### WHAT NEEDS TO BE DONE
Lay out the stretch of the rows below from the line containing "Among the objects in" through the end of the rows as a Markdown table with columns No. and Line, numbering each line and omitting blank lines.

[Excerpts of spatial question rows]
■ ■ ■ ■

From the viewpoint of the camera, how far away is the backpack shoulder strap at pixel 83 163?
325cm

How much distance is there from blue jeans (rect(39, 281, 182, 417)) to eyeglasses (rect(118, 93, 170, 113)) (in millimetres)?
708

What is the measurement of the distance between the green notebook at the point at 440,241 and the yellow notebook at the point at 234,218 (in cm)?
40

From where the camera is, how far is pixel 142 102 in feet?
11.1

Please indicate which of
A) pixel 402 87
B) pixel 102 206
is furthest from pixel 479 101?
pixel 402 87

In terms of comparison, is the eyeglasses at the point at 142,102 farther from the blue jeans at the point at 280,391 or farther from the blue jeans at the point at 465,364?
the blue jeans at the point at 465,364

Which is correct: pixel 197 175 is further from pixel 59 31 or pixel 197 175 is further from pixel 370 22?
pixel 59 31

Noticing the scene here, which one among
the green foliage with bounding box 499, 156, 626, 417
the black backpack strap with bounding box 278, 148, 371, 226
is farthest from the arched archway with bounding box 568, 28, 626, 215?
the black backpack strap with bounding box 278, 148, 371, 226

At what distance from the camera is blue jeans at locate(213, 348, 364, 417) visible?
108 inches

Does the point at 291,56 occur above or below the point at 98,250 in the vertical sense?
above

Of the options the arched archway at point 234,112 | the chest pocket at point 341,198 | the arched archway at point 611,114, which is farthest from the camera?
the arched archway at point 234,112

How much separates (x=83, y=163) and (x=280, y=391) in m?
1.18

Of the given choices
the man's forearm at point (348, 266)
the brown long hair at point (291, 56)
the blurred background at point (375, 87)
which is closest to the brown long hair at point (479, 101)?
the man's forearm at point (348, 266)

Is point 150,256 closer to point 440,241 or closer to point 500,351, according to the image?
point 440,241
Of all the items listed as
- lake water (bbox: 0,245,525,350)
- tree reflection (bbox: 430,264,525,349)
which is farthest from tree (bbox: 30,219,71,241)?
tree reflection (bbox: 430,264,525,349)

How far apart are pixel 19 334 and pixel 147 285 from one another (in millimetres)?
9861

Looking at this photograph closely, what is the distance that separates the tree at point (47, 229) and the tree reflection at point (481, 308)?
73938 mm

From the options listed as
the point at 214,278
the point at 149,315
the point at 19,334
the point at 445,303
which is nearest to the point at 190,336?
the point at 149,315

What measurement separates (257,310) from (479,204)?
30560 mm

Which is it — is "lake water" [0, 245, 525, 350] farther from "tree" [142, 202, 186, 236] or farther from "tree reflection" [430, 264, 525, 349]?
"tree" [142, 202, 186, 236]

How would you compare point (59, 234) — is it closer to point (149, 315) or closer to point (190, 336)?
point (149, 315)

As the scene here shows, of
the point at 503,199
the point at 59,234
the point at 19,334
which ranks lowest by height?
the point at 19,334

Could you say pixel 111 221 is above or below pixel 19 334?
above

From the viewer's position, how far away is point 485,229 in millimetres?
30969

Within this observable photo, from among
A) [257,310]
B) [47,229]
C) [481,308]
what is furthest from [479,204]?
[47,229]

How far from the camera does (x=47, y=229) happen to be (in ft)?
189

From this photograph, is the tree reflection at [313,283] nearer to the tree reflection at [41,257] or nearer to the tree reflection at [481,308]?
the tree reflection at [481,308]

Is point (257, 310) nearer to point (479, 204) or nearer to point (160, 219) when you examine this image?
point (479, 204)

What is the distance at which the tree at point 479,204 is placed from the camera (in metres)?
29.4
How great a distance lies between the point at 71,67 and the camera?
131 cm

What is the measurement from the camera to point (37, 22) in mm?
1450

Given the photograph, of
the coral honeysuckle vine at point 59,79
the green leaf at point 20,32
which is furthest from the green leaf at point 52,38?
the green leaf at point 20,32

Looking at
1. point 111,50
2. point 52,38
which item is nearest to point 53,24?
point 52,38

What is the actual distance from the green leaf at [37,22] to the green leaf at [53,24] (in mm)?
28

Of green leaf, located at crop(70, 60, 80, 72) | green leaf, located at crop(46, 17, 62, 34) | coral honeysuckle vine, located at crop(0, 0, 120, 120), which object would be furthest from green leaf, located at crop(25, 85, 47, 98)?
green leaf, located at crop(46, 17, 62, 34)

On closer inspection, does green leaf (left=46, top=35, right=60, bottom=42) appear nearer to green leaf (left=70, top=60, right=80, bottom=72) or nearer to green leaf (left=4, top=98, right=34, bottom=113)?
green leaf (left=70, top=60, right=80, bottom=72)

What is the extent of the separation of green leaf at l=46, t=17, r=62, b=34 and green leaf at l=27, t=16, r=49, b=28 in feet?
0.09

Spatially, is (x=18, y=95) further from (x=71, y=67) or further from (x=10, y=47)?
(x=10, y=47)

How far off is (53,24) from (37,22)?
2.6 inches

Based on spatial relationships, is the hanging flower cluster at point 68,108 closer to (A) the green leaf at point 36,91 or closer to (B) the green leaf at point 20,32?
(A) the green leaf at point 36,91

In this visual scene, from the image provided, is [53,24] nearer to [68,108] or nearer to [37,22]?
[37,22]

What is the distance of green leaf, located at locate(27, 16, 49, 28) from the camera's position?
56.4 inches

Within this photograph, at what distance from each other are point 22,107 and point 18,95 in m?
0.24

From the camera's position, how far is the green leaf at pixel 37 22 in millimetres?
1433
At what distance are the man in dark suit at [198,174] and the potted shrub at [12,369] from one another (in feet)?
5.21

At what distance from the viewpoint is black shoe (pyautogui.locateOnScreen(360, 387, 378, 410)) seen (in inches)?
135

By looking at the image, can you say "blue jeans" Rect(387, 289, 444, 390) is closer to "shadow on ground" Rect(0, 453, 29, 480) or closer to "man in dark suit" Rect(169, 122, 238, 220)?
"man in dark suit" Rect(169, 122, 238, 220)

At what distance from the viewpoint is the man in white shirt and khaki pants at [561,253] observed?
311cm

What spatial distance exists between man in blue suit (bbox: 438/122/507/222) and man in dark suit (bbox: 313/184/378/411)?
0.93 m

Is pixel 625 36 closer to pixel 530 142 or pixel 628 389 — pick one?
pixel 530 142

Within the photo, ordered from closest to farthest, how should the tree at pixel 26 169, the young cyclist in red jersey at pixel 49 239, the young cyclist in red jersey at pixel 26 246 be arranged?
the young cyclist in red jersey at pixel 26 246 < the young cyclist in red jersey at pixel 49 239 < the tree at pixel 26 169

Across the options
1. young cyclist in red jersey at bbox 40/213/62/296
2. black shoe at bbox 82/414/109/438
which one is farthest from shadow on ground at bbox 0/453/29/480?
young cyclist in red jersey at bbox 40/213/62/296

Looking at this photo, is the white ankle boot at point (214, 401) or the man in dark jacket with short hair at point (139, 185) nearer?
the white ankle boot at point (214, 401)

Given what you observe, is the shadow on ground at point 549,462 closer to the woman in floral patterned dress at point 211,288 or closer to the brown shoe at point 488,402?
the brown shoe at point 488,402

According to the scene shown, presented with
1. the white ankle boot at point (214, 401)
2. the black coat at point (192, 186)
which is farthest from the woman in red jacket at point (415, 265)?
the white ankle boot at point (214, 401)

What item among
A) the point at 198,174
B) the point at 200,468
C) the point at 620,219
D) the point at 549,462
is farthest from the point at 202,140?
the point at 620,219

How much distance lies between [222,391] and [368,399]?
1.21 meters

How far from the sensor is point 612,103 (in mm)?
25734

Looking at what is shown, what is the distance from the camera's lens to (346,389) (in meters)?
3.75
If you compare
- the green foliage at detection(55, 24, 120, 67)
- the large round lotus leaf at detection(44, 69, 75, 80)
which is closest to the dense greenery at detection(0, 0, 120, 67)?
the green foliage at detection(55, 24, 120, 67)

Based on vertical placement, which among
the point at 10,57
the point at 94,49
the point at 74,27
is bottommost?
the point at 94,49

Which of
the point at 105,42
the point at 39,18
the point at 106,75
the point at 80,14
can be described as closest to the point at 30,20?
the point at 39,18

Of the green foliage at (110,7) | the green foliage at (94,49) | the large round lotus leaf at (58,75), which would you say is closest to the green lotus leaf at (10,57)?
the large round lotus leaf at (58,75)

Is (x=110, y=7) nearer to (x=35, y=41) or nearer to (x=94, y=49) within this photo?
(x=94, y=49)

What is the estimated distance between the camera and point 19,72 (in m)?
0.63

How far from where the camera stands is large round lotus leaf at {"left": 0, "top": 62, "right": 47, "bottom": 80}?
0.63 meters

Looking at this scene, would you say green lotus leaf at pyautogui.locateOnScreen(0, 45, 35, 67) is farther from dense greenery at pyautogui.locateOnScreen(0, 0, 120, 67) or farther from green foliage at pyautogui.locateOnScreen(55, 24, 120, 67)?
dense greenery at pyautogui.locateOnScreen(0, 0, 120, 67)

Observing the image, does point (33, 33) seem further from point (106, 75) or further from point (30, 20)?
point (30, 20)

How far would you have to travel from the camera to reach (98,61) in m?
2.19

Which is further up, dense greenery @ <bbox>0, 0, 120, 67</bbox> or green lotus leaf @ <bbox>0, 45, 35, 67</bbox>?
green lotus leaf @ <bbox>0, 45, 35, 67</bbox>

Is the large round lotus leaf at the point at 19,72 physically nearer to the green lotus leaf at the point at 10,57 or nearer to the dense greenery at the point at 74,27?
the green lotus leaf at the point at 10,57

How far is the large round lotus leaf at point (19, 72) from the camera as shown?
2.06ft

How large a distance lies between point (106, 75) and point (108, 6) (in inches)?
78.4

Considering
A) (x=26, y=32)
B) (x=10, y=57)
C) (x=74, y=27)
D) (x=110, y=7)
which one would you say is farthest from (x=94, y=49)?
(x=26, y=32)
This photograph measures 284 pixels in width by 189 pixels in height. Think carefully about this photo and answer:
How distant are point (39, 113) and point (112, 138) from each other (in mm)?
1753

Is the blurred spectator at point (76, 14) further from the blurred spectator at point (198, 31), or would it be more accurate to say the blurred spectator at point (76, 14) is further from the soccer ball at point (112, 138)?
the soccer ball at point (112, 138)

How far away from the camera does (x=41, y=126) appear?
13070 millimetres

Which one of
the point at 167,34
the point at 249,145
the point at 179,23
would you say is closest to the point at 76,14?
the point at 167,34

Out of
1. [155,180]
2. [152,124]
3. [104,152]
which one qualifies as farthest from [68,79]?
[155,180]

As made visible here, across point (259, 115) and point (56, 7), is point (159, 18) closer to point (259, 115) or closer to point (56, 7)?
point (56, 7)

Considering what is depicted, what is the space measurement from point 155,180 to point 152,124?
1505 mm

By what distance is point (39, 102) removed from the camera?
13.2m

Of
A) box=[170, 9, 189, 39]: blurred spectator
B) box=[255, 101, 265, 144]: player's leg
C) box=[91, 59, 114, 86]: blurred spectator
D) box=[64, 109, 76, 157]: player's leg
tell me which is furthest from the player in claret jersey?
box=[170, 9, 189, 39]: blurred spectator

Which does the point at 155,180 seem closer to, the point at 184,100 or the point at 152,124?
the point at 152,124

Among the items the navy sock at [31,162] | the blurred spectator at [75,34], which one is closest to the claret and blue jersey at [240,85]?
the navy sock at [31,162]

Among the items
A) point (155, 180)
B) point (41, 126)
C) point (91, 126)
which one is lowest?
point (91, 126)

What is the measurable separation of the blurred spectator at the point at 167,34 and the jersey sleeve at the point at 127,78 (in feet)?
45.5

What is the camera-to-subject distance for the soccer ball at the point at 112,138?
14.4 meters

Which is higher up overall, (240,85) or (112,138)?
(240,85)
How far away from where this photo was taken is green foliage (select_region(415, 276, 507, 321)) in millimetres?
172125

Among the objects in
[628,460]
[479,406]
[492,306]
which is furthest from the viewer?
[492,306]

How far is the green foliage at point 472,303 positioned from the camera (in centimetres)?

■ ■ ■ ■

### COMPLETE RESPONSE
| No. | Line |
|---|---|
| 1 | Among the objects in |
| 2 | [628,460] |
| 3 | [479,406] |
| 4 | [492,306] |
| 5 | which is furthest from the viewer? |
| 6 | [492,306] |
| 7 | How far is the green foliage at point 472,303 positioned from the camera (in centimetres)? |